# Complete the following
1 - Answer these questions using the homily text:
(a) What does the homily say made Abraham righteous?
(b) From which chapter of Romans were the verses in the third homily taken?
(c) According to the quotation from St. Paul, what is revealed from heaven against all ungodliness and wickedness of men?
2 - In the homily text, rewrite the paragraph that begins "In earlier parts of St. Paul's letter" more briefly, keeping its main facts.
3 - Carry on the homily about St. Paul's letter to the Romans from the point where it stops.

# Text
You and I, then, dear brothers and sisters in Christ, have St. Paul to thank, therefore, for teaching us to call Abraham our “father in faith.”  Abraham was righteous because he believed God and trusted Him.  God’s promise to Abraham was perfectly fulfilled in Abraham’s descendent, Jesus of Nazareth.  God has made known his goodness, mercy, and love by sending His Son.  All of us who believe in Christ, therefore, are true children of Abraham, because we share Abraham’s faith.  All who believe in Christ are united with God in the divine covenant which first began when Abraham believed God.

 

Third Homily

In the verses we heard from the fifth chapter of Romans, St. Paul refers to “the wrath,” the wrath of God.

St. Paul may have been moved to write the letter in the first place because he suspected that the early Christians in Rome did not fully appreciate the grace which they received through Holy Baptism and the other sacraments of the Church.  We may very well be in same boat, not fully grasping what Christ has done for us —so St. Paul’s teaching will be illuminating for us, too.  This/yesterday morning, seven new priests were ordained for our Archdiocese.  St. Paul’s teaching will help us to understand precisely why.

In earlier parts of St. Paul’s letter to the Romans, the Apostle had already mentioned the wrath of God numerous times.  Although his letter was meant to be an act of Christian fellowship and love with the Christians in Rome, St. Paul certainly did NOT kiss up to his audience; he did not go easy on them and tickle their ears.  He did not try to give them ‘warm fuzzies.’  Quite the contrary.

At the beginning of the letter, St. Paul had pointed out that Judgment Day is coming:  “God will render to every man according to his works…the day will come when God judges the secrets of men.”  What will happen then?  St. Paul writes: “The wrath of God is revealed from heaven against all ungodliness and wickedness of men.”  Why will the ungodly be punished?  “They did not honor the Lord as God or give thanks to Him, but they became futile in their thinking and their senseless minds were darkened.”

# Recorded information

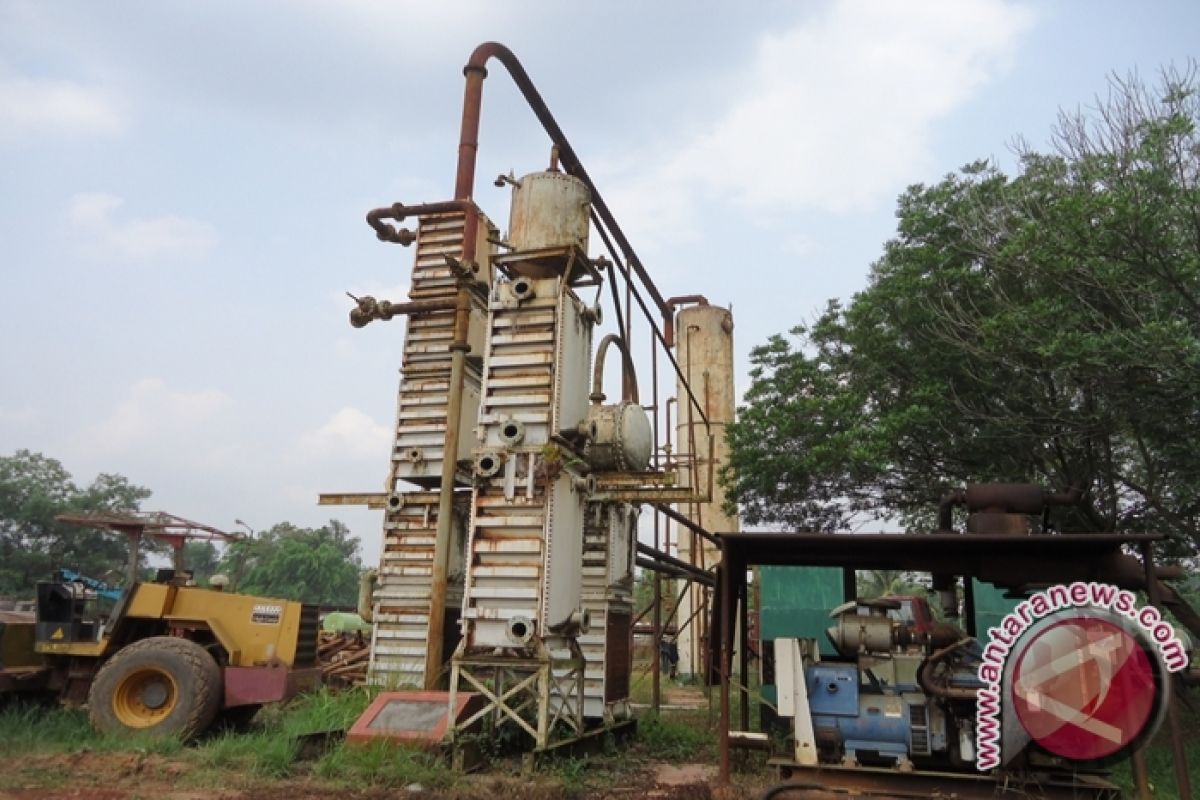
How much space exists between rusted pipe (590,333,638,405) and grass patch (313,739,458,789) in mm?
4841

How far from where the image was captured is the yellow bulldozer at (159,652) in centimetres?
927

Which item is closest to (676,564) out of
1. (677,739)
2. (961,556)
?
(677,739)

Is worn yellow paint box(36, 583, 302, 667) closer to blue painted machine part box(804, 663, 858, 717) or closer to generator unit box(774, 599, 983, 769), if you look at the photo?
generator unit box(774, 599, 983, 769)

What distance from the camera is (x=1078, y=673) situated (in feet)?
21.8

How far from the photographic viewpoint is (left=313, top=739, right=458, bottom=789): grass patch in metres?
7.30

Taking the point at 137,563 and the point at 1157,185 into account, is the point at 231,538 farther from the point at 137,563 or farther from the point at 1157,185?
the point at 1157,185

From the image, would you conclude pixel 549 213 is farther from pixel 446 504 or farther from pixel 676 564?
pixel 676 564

==

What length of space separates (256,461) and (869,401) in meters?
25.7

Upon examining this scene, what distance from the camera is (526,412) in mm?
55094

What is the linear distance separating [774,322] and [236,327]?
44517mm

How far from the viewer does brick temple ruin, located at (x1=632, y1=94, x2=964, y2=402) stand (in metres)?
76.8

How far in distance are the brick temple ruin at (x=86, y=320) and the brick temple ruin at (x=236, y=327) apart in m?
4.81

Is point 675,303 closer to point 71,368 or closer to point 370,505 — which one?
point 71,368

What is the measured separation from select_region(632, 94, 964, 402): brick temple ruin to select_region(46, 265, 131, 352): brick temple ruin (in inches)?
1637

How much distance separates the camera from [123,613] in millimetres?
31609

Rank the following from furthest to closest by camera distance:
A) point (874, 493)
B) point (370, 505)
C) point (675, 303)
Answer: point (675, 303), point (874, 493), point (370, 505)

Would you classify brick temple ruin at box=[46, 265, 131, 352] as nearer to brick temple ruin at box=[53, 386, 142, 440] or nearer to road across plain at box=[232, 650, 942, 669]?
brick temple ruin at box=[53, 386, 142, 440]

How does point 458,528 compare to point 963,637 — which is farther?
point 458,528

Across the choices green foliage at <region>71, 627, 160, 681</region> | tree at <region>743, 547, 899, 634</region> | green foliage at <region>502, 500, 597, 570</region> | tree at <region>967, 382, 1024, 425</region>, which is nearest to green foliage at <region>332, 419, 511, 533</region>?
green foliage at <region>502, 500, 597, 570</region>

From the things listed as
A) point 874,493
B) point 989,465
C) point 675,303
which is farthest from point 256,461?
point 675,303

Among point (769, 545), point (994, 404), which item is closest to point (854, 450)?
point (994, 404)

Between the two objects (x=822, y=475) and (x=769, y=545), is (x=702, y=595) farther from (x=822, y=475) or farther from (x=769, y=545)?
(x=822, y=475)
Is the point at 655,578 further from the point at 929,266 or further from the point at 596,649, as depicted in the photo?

# Responses to the exercise
1 -
(a) He believed God and trusted Him.
(b) The fifth chapter.
(c) The wrath of God.

2 - St. Paul had already mentioned God's wrath many times earlier in Romans. His letter was an act of Christian fellowship and love toward the Christians in Rome, but he did not flatter them, go easy on them, or give them 'warm fuzzies.' He did quite the opposite.

3 -
 Sobering.  Especially since this sounds frighteningly familiar.  Who will escape condemnation?  St. Paul insists that everyone is liable to condemnation by God’s law, because the Law convicts the entire human race of sin.  Even those who accept the truth about God do not faithfully follow His Law.  God is perfectly righteous, and we are not—this is one of the fundamental facts of our existence.  So the inevitable day of judgment would be a day of wrath for all of us—were it not for the salvation which God in His mercy has brought about by sending His only Son into the world.

And when did Christ come?  It happened “while we were yet helpless,” St. Paul writes.  We human beings may be clever and industrious; we may be able to get someone to the moon; we may be able make little computers you can carry in your pocket to send e-mails to Katmandu; but when it comes to being righteous before Almighty God, we are utterly helpless, because we cannot atone for our own sins.

We will hear the Apostle explain it in our reading from Romans next week:  From the Fall of Adam and Eve onwards, the human race has been helpless to please God and attain His friendship.  God originally bestowed His love and grace on us; all our First Parents had to do was accept reality and obey God.  But they were seduced into pride, and their senseless minds were darkened.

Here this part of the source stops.